─── Document ───

Puisque l’effacement du futur doit être contesté, il faut parvenir à prendre la mesure du, ou plutôt des nouveaux rapports que les sociétés contemporaines entretiennent avec le futur. Il faudra également se demander si ces nouveaux rapports sont compatibles ou non avec des institutions démocratiques. On ne peut en effet oublier l’avertissement de Tocqueville (De la démocratie en Amérique II, II, 2) lorsqu’il écrivait que le futur est l’affaire de l’aristocratie, alors que la démocratie se préoccupe principalement du présent. Peut-on renverser le jugement de Tocqueville tout en conservant sa description: affirmer que la démocratie devrait chercher à s’exercer d’abord dans le présent? La seconde face du futur dans nos démocraties est donc la suivante: ce que le futur représente pour elles aujourd’hui. Ce futur-là, à l’inverse, ne pourra jamais commencer (Luhmann 1976; McTaggart 1908). 

La temporalité politique ne peut être présentée comme un jeu à somme nulle. La prééminence du passé suppose la disparition du présent et du futur, et ainsi de suite. Il nous semble indispensable, à des fins tout aussi bien analytiques que politiques, de rétablir une double pluralité dans l’appréciation de la temporalité, tout d’abord en reconnaissant que passé, présent et futur cohabitent toujours, et ensuite en cherchant à élucider les différents rapports que l’on entretient à des passés, des présents et des futurs qui sont eux-mêmes différents. Derrière cette double pluralité gît en réalité une autre question que la philosophie politique a rarement traitée : celle du caractère politique du temps lui-même (Chollet 2011). 

Déroulement du colloque 
Quatre thématiques principales ont été dégagées, qui permettront de circonscrire ce rapport entre futur et démocratie, tout en en montrant la dimension profondément polysémique. Nous nous intéresserons tout d’abord à la dimension politique des notions de temps et de futur. La seconde thématique a trait à l’écologie, puisque c’est l’un des sujets politiques contemporains les plus orientés vers le futur, comme cela a été rappelé plus haut. Troisièmement, la question de l’utopie occupera une demi-journée, en cherchant à montrer quelles sont ses figures temporelles principales et si ces dernières sont compatibles avec celles véhiculées par la démocratie. Enfin, pour chercher à lier l’ensemble sans être toutefois certains d’y parvenir, nous consacrerons la fin du colloque à la question des institutions démocratiques proprement dites et à leurs évolutions possibles, probables ou souhaitables.

─── Entrées du jeu ───

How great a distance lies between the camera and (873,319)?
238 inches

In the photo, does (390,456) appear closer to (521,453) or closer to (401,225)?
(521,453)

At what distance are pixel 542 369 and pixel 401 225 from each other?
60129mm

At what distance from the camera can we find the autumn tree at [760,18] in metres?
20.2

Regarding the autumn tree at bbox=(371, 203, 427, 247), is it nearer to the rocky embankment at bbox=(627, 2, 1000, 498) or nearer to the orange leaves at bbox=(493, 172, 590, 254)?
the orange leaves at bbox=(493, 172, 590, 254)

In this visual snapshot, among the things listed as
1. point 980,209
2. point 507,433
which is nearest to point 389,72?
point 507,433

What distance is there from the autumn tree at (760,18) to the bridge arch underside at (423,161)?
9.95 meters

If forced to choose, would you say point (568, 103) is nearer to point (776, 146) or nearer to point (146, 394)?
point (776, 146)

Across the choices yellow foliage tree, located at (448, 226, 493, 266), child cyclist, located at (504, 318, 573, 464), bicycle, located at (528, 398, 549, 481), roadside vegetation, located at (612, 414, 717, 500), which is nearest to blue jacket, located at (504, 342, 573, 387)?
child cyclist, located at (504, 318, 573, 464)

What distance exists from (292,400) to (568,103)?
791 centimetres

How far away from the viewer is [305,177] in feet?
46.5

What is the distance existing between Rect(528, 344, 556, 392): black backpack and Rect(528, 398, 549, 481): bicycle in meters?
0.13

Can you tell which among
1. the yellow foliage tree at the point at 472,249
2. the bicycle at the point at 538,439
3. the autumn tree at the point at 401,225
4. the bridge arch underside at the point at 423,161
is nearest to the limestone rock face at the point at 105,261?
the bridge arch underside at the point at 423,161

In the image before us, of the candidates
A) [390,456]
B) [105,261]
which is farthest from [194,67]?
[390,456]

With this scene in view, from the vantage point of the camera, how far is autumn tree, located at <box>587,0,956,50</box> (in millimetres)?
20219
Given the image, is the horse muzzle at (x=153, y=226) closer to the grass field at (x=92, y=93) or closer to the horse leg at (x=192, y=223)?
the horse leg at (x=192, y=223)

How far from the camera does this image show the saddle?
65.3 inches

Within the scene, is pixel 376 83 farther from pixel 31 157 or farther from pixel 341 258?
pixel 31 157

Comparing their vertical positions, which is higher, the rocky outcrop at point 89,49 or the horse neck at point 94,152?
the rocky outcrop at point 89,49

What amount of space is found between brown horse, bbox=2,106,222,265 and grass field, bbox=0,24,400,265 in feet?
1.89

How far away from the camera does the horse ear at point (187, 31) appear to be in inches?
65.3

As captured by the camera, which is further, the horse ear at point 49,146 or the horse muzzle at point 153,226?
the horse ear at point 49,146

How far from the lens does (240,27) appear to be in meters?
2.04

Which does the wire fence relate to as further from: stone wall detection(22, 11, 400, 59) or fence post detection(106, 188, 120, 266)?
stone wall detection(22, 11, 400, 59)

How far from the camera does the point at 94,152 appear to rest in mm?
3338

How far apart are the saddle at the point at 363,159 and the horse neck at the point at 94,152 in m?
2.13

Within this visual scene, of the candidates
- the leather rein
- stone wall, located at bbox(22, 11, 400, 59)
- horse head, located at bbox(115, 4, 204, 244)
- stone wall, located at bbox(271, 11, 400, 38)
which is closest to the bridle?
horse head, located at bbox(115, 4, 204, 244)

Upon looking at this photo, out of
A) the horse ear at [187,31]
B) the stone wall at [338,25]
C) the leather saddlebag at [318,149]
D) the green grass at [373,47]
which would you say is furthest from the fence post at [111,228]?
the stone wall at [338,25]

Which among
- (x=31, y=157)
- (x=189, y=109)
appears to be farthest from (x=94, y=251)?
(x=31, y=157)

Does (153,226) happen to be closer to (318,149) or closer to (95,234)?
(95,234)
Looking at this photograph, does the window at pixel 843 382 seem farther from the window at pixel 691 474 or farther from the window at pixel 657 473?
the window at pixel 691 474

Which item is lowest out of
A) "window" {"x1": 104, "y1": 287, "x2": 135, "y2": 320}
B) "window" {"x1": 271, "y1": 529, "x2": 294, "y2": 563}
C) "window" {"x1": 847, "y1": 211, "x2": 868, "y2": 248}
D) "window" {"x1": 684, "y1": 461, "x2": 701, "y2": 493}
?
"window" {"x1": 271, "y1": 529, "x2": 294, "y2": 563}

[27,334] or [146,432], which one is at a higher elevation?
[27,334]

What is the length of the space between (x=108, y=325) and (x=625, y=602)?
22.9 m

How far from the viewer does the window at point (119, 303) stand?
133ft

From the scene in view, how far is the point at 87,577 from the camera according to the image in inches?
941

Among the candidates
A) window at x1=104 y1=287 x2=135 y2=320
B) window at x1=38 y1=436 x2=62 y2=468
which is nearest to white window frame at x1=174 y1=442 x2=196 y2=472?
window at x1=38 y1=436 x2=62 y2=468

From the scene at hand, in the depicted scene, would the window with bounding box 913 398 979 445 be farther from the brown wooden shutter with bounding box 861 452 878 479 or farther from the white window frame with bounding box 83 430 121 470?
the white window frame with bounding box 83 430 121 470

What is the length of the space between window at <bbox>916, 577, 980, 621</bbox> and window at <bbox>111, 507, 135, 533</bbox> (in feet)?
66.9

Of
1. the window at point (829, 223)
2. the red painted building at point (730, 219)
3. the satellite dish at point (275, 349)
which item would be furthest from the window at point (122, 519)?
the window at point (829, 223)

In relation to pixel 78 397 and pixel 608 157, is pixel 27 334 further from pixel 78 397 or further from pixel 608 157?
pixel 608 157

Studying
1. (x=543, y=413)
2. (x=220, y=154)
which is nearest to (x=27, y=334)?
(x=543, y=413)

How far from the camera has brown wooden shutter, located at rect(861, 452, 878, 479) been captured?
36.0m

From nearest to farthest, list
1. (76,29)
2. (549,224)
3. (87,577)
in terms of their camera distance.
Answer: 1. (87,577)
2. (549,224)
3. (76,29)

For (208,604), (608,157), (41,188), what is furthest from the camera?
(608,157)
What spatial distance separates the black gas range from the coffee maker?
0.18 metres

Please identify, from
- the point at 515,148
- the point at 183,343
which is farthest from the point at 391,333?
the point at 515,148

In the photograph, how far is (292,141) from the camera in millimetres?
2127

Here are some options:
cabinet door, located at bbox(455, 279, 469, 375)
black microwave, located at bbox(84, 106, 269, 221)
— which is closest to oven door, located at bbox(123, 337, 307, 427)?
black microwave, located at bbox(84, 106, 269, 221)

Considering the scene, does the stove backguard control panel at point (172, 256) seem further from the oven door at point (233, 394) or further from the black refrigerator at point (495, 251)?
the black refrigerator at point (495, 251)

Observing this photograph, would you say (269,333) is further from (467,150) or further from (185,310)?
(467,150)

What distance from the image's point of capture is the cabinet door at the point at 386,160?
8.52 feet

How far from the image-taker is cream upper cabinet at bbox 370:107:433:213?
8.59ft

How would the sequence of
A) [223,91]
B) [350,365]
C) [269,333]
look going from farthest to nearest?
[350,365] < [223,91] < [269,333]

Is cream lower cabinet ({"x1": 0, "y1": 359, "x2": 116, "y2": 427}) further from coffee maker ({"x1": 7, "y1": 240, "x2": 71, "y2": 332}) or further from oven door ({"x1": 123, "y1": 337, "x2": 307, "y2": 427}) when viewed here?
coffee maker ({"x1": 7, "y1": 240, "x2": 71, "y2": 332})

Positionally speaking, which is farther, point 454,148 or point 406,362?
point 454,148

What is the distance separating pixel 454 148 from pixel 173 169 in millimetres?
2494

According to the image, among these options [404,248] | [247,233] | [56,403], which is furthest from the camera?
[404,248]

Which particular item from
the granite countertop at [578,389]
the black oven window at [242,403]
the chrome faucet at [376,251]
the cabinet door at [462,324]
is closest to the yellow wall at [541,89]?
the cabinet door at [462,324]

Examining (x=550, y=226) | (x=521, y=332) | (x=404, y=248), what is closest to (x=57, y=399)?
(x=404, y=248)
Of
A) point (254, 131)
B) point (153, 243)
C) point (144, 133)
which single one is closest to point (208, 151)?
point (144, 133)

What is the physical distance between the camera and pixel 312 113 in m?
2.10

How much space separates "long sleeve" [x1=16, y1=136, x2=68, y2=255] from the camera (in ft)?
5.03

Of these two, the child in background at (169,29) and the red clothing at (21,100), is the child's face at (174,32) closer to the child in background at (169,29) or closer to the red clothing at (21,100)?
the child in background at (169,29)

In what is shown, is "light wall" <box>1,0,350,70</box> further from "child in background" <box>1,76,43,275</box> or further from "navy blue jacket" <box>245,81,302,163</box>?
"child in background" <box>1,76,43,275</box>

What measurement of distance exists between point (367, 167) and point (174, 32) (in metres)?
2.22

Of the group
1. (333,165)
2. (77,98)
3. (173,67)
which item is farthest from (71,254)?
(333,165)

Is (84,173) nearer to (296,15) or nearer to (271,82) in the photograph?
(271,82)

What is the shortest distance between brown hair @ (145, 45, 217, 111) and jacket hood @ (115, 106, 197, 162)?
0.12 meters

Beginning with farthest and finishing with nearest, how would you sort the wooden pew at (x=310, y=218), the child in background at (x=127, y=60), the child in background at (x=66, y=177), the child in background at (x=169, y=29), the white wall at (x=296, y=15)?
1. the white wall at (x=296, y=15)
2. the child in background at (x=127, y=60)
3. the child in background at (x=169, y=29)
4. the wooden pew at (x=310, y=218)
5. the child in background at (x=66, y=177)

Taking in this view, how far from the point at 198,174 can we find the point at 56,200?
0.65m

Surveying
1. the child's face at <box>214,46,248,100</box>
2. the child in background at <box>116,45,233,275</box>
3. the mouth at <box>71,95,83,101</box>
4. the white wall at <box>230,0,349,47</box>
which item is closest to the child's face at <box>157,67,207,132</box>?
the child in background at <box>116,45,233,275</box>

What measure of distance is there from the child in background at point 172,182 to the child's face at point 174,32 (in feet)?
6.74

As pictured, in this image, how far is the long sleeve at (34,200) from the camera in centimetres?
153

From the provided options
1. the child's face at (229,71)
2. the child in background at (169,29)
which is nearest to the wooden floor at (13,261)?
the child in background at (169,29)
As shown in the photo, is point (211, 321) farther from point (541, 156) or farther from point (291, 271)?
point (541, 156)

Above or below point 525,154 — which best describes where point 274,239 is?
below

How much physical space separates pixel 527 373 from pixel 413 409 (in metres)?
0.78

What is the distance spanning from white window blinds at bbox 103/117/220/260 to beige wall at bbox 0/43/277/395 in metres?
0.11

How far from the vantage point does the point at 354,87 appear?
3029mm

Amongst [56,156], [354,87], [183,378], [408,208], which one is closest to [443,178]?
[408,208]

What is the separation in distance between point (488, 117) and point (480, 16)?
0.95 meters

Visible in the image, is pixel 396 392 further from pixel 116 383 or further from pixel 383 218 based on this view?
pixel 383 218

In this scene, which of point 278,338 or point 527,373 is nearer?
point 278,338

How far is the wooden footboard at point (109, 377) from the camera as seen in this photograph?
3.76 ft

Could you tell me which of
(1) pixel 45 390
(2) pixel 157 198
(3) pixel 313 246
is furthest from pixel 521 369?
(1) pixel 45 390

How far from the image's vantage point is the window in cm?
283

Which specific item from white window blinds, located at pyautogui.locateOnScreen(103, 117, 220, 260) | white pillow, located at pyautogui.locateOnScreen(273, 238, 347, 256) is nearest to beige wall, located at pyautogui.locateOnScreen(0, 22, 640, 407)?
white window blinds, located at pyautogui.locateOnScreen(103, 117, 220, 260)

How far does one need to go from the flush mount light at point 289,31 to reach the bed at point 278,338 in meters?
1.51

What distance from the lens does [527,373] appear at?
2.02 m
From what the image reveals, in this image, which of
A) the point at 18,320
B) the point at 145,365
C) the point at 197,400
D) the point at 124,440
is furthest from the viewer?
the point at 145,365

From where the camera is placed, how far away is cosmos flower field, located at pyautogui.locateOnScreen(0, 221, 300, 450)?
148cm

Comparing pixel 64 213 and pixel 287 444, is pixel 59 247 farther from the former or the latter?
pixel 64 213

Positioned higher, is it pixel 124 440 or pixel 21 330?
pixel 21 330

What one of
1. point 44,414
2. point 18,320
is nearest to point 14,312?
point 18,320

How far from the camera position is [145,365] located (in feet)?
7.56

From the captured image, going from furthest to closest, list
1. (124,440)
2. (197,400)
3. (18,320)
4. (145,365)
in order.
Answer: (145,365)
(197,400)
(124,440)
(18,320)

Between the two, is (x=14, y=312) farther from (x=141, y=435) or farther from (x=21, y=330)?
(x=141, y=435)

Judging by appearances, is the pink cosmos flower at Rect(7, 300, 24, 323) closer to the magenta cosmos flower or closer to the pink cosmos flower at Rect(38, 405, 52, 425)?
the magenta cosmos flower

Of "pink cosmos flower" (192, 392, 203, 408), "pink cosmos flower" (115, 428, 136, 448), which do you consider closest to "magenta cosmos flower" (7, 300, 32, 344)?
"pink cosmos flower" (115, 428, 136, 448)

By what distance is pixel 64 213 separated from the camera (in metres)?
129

───

#### Consignes:
Recopiez sans la moindre modification le passage du texte sur le futur et la démocratie qui commence à "Puisque l’effacement du" et se termine à "1976; McTaggart 1908).".

#### Résultat obtenu:
Puisque l’effacement du futur doit être contesté, il faut parvenir à prendre la mesure du, ou plutôt des nouveaux rapports que les sociétés contemporaines entretiennent avec le futur. Il faudra également se demander si ces nouveaux rapports sont compatibles ou non avec des institutions démocratiques. On ne peut en effet oublier l’avertissement de Tocqueville (De la démocratie en Amérique II, II, 2) lorsqu’il écrivait que le futur est l’affaire de l’aristocratie, alors que la démocratie se préoccupe principalement du présent. Peut-on renverser le jugement de Tocqueville tout en conservant sa description: affirmer que la démocratie devrait chercher à s’exercer d’abord dans le présent? La seconde face du futur dans nos démocraties est donc la suivante: ce que le futur représente pour elles aujourd’hui. Ce futur-là, à l’inverse, ne pourra jamais commencer (Luhmann 1976; McTaggart 1908).